What you will do: Drop the images. Copy every line below character for character.

Records for this exercise:
-------
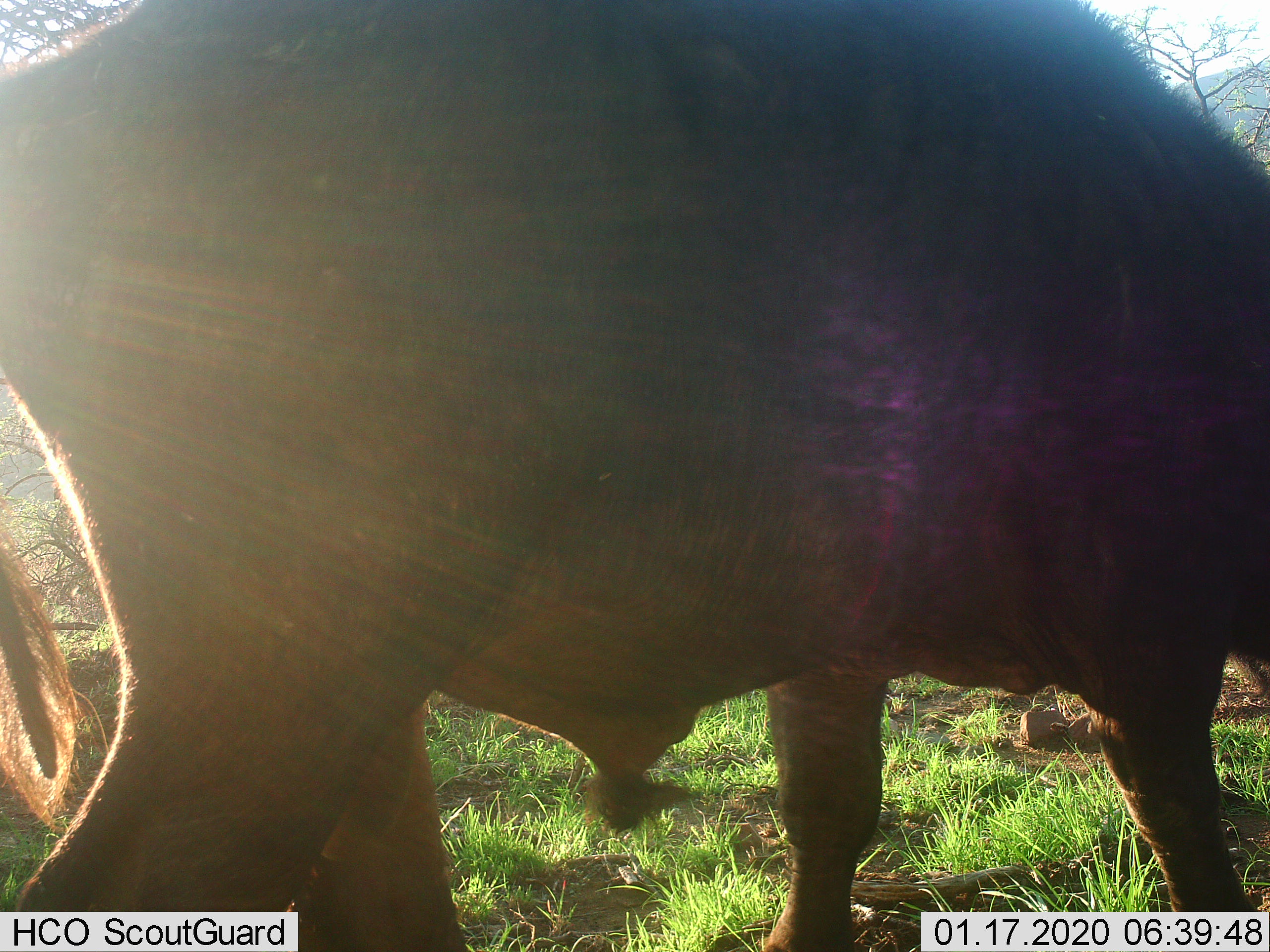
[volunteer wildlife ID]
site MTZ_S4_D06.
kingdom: Animalia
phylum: Chordata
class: Mammalia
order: Artiodactyla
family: Bovidae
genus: Syncerus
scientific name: Syncerus caffer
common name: african buffalo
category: buffalo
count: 1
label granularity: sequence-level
-------
Expected output:
[volunteer wildlife ID]
site MTZ_S4_D06.
kingdom: Animalia
phylum: Chordata
class: Mammalia
order: Artiodactyla
family: Bovidae
genus: Syncerus
scientific name: Syncerus caffer
common name: african buffalo
category: buffalo
count: 1
label granularity: sequence-level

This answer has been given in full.